Start of Records

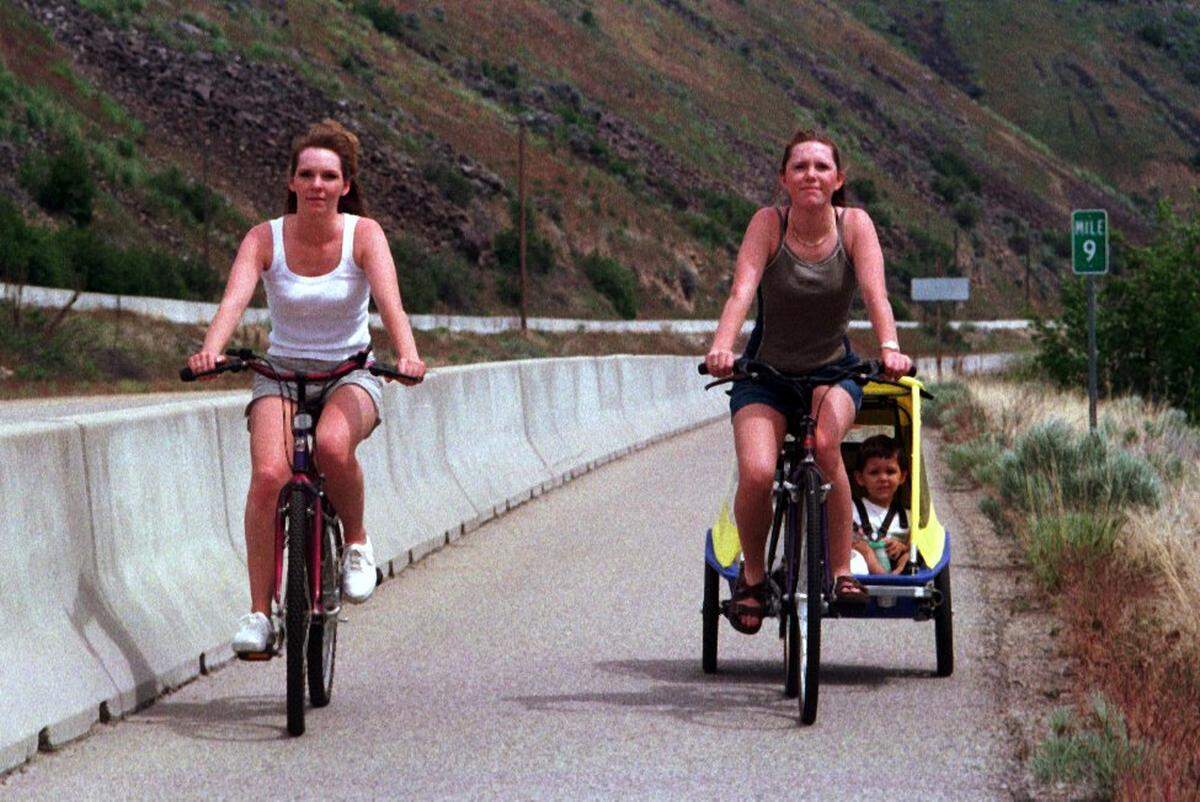 Tina Karlson and Suzanne Karlson ride along the Greenbelt with little Kyle Martinez enjoying the ride on Memorial Day 1999.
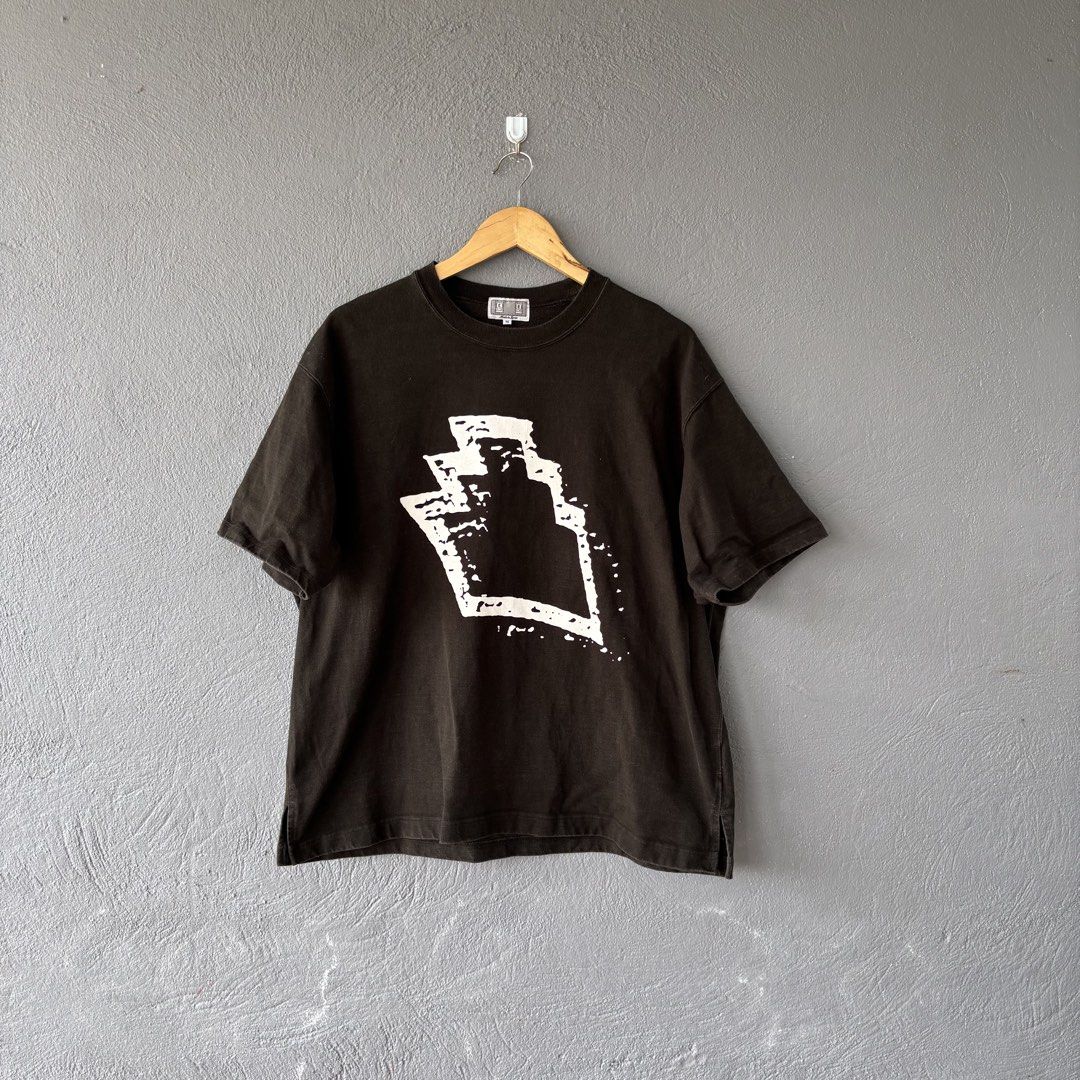Cav empt tee (Category: Tshirts & Polo Shirts ) located in San Fernando. Submitted by diff.thr1ft (Listing ID 1466156452, Image 1). Description: - Brand: Cav Empt - Size: Medium (M) - Color: Dark Brown/Black - Material: 100% Cotton (Made in Japan) - Design: Bold white graphic on front, Cav Empt text branding on upper back - Condition: Excellent pre-owned quality.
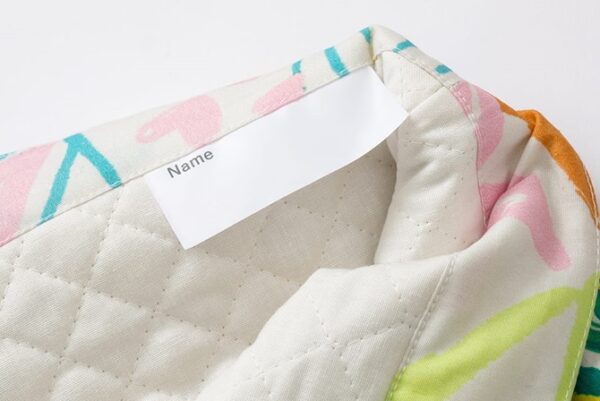 にじみ防止加工を施したお名前タグを採用した通園・通学グッズ
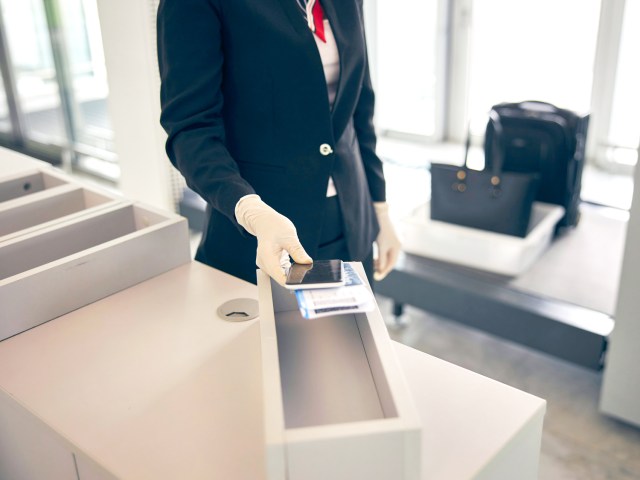 Airline passenger holding phone and boarding pass at airport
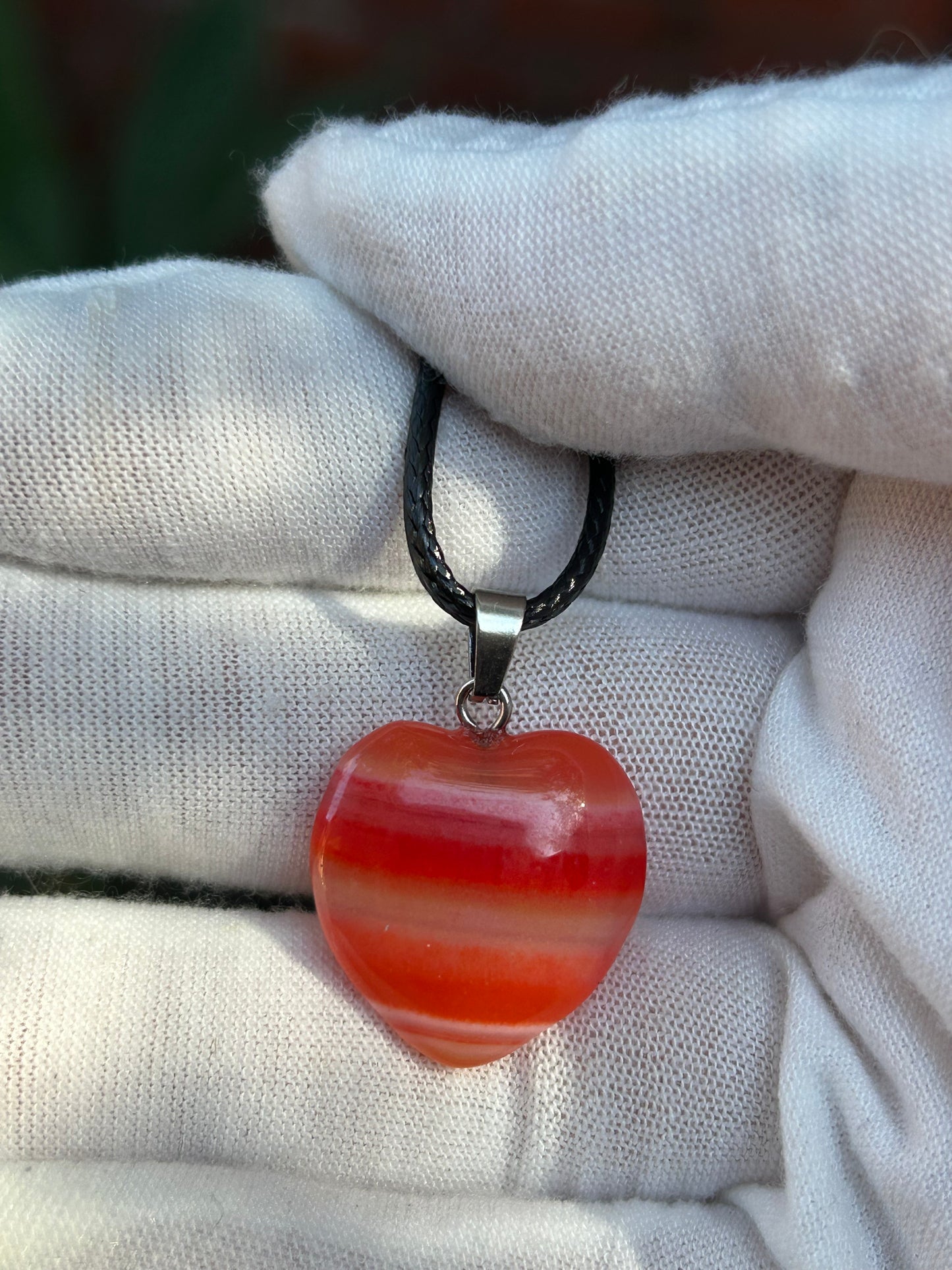 Red agate polished heart pendant with silver pendant attachment and black cord necklace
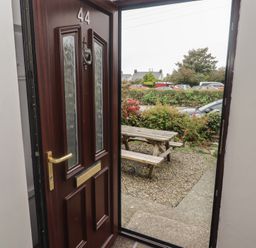 An entrance with a door and a bench outside at Garth Cottage Haverfordwest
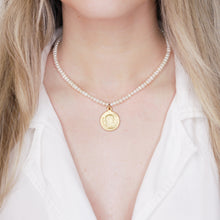 Load image into Gallery viewer, button pearls and matte gold plated greek pendant head double sided coin necklace wire lobster clasp on blonde girl neck
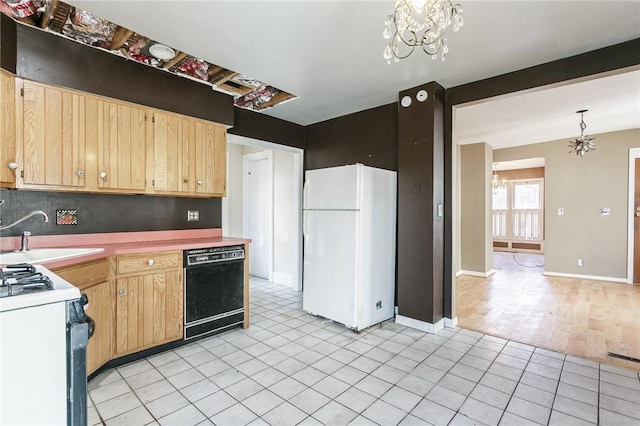 kitchen featuring a sink, white appliances, a notable chandelier, and light brown cabinets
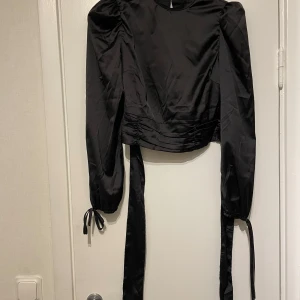 Svart omlottopp från SHEIN med knyt - Snygg svart omlottopp från SHEIN i glansig polyester. Toppen har långa puffärmar med knyt vid handlederna och långa band i midjan som knyts i ryggen. Croppad modell med coola detaljer och stilren look. Perfekt för dig som vill sticka ut lite extra.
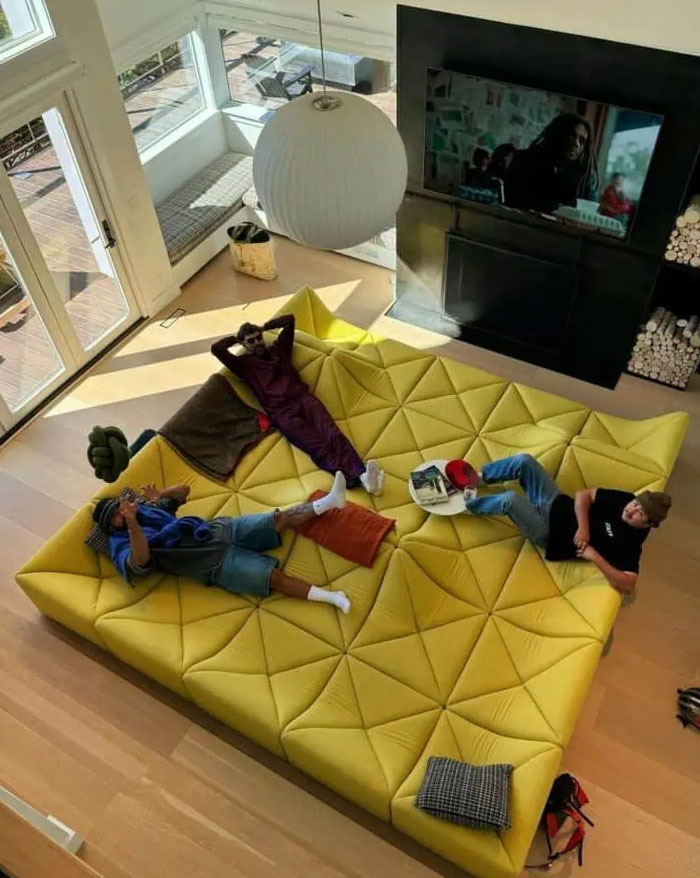 Three people relaxing on a large, modern yellow sofa in a bright living room featuring cool interior design ideas.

End of Records

*Exercise description*: With pictures left out, extract the lines from the one containing "にじみ防止加工を施したお名前タグを採用した通園・通学グッズ" to the end of the material above, both included, exactly as written.

*Exercise response*:
 にじみ防止加工を施したお名前タグを採用した通園・通学グッズ
 Airline passenger holding phone and boarding pass at airport
 Red agate polished heart pendant with silver pendant attachment and black cord necklace
 An entrance with a door and a bench outside at Garth Cottage Haverfordwest
 Load image into Gallery viewer, button pearls and matte gold plated greek pendant head double sided coin necklace wire lobster clasp on blonde girl neck
 kitchen featuring a sink, white appliances, a notable chandelier, and light brown cabinets
 Svart omlottopp från SHEIN med knyt - Snygg svart omlottopp från SHEIN i glansig polyester. Toppen har långa puffärmar med knyt vid handlederna och långa band i midjan som knyts i ryggen. Croppad modell med coola detaljer och stilren look. Perfekt för dig som vill sticka ut lite extra.
 Three people relaxing on a large, modern yellow sofa in a bright living room featuring cool interior design ideas.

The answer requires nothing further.